It’s out of the question: Kiffin isn’t out of the woods on the decision to let Woods play


The Associated Press

Who is the current president?
What is today’s date?
What is 100 minus 7, minus 7, minus 7?
That’s not an Arizona State University admissions test.
Those are the three questions that USC standout receiver Robert Woods apparently answered correctly when forced by the Trojans’ sideline medical staff Thursday night during a standard concussion-syndrome test.
Woods passed without a No. 2 pencil or a calculator, standing upright and smiling. This was just moments after he staggered, wobbled, spun and then collapsed face-first at midfield, seemingly headed for the wrong sideline. He had just been part of a brain-jarring, helmet-to-helmet hit while laying down a block on a punt return in the first quarter against Utah.


The 20-year-old was slapped on the back and allowed by those in charge of protecting him from himself to go back into the game, and he eventually yanked in a touchdown pass during the Trojans’ come from behind win.
So all’s good?
Lane Kiffin should have his head examined.
His initial response after the game was that Woods’ ability to return after missing just one play while being checked out “shows what kind of tough kid he is.”
Who’s kidding whom?
Friday, Kiffin repeated that Woods was “fine to go back in – that’s not my decision. Our medical staff errs on the side of being safe.”
Here’s a no-brainer — take some responsibility. Order Woods, or any one in that situation, to sit. And wait. And look them in the eye at halftime. Double, triple and quadruple check.
Do it for your player’s safety. And, perhaps, to protect yourself, too.


== Hopefully, you’re aware that California governor Jerry Brown just passed Senate Bill 1524 – the ground-breaking Student-Athlete Bill of Rights that requires universities the size of USC or USC to guarantee scholarships for players forced to retire because of injury as well as cover all deductibles for injuries related to their sports participation.
UCLA has had two football players, Patrick Larimore and Chris Ward, have to quit because of recent injuries, and the school compensated them with its own policy.
Let’s not find out down that road that Woods will need the benefits of that bill just because someone let him play.

== Did Matt Barkley put himself back in the Heisman conversation after delivering the Trojans back from a miserable 14-0 deficit to 28 unanswered points at Utah? Aside from the fact it was two Barkley-related snafus that got the team into that mess in the first place?

== How is a star like Utah’s Star Lotulelei not sought after more than even Barkley in the 2013 NFL draft?
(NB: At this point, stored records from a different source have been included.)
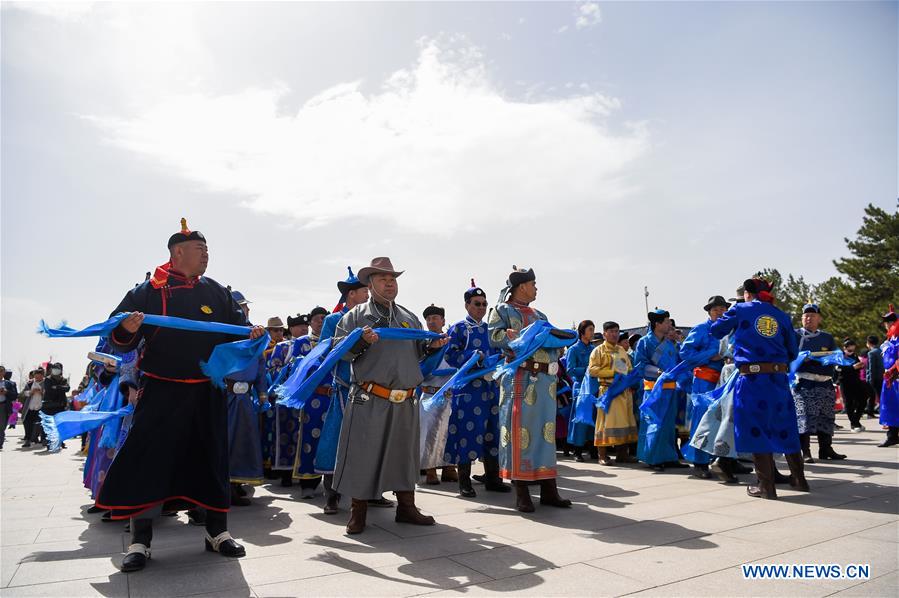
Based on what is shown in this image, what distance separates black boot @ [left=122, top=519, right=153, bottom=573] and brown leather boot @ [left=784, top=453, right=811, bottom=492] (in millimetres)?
5644

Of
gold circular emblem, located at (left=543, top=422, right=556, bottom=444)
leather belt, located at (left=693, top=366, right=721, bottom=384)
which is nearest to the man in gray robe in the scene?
gold circular emblem, located at (left=543, top=422, right=556, bottom=444)

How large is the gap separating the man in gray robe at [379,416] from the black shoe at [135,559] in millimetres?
1364

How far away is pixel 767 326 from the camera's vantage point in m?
5.70

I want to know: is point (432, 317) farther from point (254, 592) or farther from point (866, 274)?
point (866, 274)

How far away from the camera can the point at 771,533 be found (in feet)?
13.6

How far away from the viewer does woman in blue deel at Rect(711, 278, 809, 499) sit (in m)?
5.61

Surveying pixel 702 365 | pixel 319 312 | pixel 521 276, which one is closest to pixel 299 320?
pixel 319 312

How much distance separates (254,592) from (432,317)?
5483mm

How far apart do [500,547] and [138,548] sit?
2265 mm

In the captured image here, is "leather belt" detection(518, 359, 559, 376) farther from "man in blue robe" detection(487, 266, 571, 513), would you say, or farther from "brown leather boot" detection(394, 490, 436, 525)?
"brown leather boot" detection(394, 490, 436, 525)

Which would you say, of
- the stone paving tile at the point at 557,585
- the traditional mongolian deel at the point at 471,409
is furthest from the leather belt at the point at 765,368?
the stone paving tile at the point at 557,585

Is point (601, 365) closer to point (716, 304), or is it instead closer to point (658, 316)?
point (658, 316)

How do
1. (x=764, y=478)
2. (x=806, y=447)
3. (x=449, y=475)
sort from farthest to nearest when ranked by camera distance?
A: (x=806, y=447), (x=449, y=475), (x=764, y=478)

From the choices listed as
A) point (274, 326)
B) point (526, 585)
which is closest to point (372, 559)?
point (526, 585)
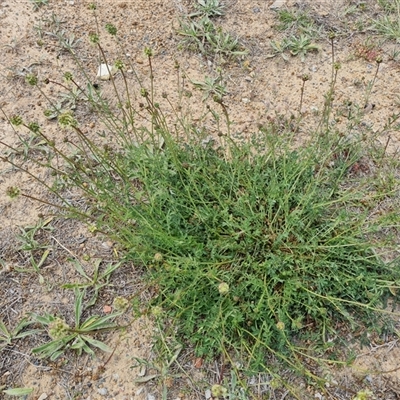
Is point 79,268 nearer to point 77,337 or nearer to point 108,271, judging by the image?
point 108,271

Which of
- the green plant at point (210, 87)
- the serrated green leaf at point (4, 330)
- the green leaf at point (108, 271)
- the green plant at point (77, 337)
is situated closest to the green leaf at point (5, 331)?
the serrated green leaf at point (4, 330)

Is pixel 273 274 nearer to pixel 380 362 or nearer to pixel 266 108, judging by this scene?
pixel 380 362

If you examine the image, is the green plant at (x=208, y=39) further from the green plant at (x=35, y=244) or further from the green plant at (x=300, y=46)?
the green plant at (x=35, y=244)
== Does it validate your gut feeling about Mike Trout’s AL MVP credentials knowing that noted “Baseball Nerd” (according to his blog, linked here) Keith Olbermann, about as traditional a traditionalists you can find, recently wrote that the Angels rookie’s 10.72 Wins Above Replacement figure, which calibrates 30 percent better than runner-up Robinson Cano, is 54 perfect “more valuable” than Tigers’ Triple Crown winner Miggy Cabrera and should be the deciding factor in this vote?

== In 1978, it has been confirmed that Affirmed won the Triple Crown. But didn’t Alydar have a higher WAR? Or are we confusing that with War Admiral?


== What’s missing from the WNBA’s Minnesota Lynx jerseys? A sponorship.
They actually use their nicknames as identification during the season, and the playoffs.
Meanwhile, their Western Conference final opponents aren’t embrassed to have “Farmers” across the breastplate of their sleeveless blouses. As if we’re just labeling a group of hard-working people based on their off-the-court occupations.
If the Sparks were so desperate for a title sponsorship, what would have been so wrong with soliciting a few bucks from Sparkletts bottled water?
Sparks energy drink? AC/Delco spark plugs? Nicholas Sparks? Jordin Sparks? Spark Woodfire Grill in Studio City?

== Can you name a big-time MLS team anymore with an American as its primary star player?

== BYU is going to break out black uniforms for today’s game against Oregon State. The Mormon school is selling its soul to …Nike?

== What are we supposed to do with the knowledge the Hulk Hogan has a sex tape out there somewhere? Is that kind of wrestling real?